Textauszug.

◆ ◆ ◆ ◆

Für die Strafhöhe war auch die wirtschaftliche Situation des Disziplinarbeschuldigten, insbesondere sein hoher Schuldenstand maßgeblich. Insoweit sich noch weitere Unterhaltspflichten ergeben sollten, werden diese im Rahmen einer allenfalls zu gewährenden Ratenzahlung zu berücksichtigen sein. Es steht dem Beamten frei, einen entsprechenden Antrag einzubringen.
Der erkennende Senat ist sich durchaus bewusst, dass er mit diesem Erkenntnis - vor allem eben wegen der hohen Funktion des Disziplinarbeschuldigten - am untersten Ende einer adäquaten, dem doch beträchtlichen Unrechtsgehalt der Tat entsprechenden Sanktion liegt, die auch gerade noch generalpräventiven Erwägungen gerecht wird. Mit der nunmehrigen Strafe wird aber dennoch ein deutliches Zeichen gesetzt, welches Verhalten von hohen Repräsentanten der Sicherheitsbehörden erwarten wird und was nicht mehr toleriert werden kann. Es wird am Disziplinarbeschuldigten liegen zu zeigen, dass er daraus gelernt hat und sich in Zukunft wieder ordentlich verhalten wird. Es muss ihm aber bewusst sein, dass bei weiteren Dienstpflichtverletzungen mit weitaus höheren Strafen - bis hin zur Entlassung - gegen ihn vorgegangen werden wird."
Dagegen erhoben der Revisionswerber und der Disziplinaranwalt Berufungen. Diese wurden von dem für die Entscheidung darüber gemäß Art. 151 Abs. 51 Z. 8 B-VG zuständigen Bundesverwaltungsgericht ohne Durchführung einer öffentlichen mündlichen Verhandlung abgewiesen.
Das Bundesverwaltungsgericht stellte fest, dass sich die dem Revisionswerber angelasteten Dienstpflichtverletzungen aus dem Spruch des Disziplinarerkenntnisses der Disziplinarkommission ergäben und diese Feststellungen unmittelbar auf Grund der Aktenlage getroffen werden könnten, weil die den Dienstpflichtverletzungen zugrunde liegenden Sachverhalte vom Revisionswerber in seiner Beschwerde (gemeint: Berufung) auch nicht bestritten würden. Das Bundesverwaltungsgericht stellte weiters fest, dass die Geschäftseinteilungen der Disziplinarkommission beim Bundesministerium für Inneres für die Jahre 2012 und 2013 unbedenklich seien und dass die Geschäftseinteilung der Disziplinarkommission beim Bundesministerium für Inneres für das Jahr 2012 an den Amtstafeln des Bundesministeriums für Inneres sowie am Sitz des erkennenden Senates 3 in Villach im Dezember 2011 kundgemacht worden sei. Dies ergäbe sich aus den unbedenklichen Feststellungen des bekämpften Bescheides und werde vom Revisionswerber nicht bestritten. Gemäß § 135a Abs. 3 BDG 1979 habe die Entscheidung des Bundesverwaltungsgerichtes durch einen Senat zu erfolgen, wenn der Disziplinaranwalt gegen ein Erkenntnis Beschwerde erhoben habe. Gegenständlich liege somit Senatszuständigkeit vor.

◆ ◆ ◆ ◆

Gegebene Angaben.

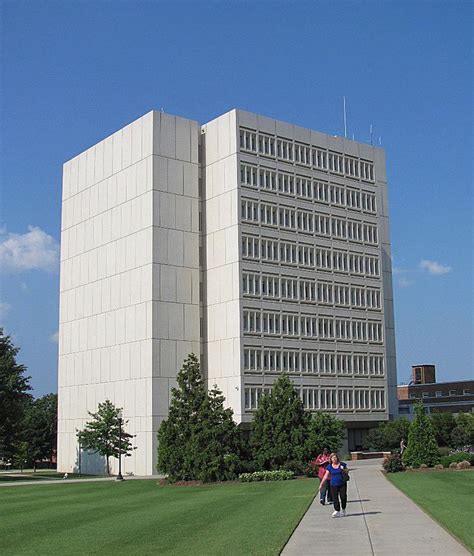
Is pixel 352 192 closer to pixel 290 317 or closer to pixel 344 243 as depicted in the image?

◆ ◆ ◆ ◆

Arbeitsaufträge.
A. Wo und wann wurde laut dem Textauszug zum Disziplinarverfahren die Geschäftseinteilung der Disziplinarkommission für das Jahr 2012 kundgemacht?
B. Zitieren Sie aus dem Textauszug zum Disziplinarverfahren die Stelle von „Dagegen erhoben der“ bis „mündlichen Verhandlung abgewiesen.“.
C. Schreiben Sie den Textauszug zum Disziplinarverfahren im Anschluss an seinen letzten Satz weiter.

Lösungen.
A. An den Amtstafeln des Bundesministeriums für Inneres sowie am Sitz des erkennenden Senates 3 in Villach, im Dezember 2011.

B.
Dagegen erhoben der Revisionswerber und der Disziplinaranwalt Berufungen. Diese wurden von dem für die Entscheidung darüber gemäß Art. 151 Abs. 51 Z. 8 B-VG zuständigen Bundesverwaltungsgericht ohne Durchführung einer öffentlichen mündlichen Verhandlung abgewiesen.

C.
Die Strafbemessung nach § 93 BDG 1979 sei nach der Rechtsprechung des Verwaltungsgerichtshofes eine Ermessensentscheidung, die nach den vom Gesetzgeber festgelegten Kriterien vorzunehmen sei. Als Ermessensentscheidung unterliege sie nur insofern der Kontrolle durch den Verwaltungsgerichtshof, als dieser zu prüfen habe, ob die Behörde von dem ihr zustehenden Ermessen im Sinne des Gesetzes Gebrauch gemacht habe (Hinweis auf Art. 130 Abs. 2 B-VG in der Fassung vor der am 1. Jänner 2014 in Kraft getretenen B-VG-Novelle, BGBl. I Nr. 51/2012). Daher könne eine Rechtswidrigkeit des Bescheides der Disziplinarkommission hinsichtlich der Strafzumessung nicht erkannt werden, weil diese nachvollziehbar ihre Überlegungen und Umstände zur konkreten Strafbemessung insbesondere unter Bedachtnahme auf die von ihr erkannten Milderungsgründe dargelegt habe.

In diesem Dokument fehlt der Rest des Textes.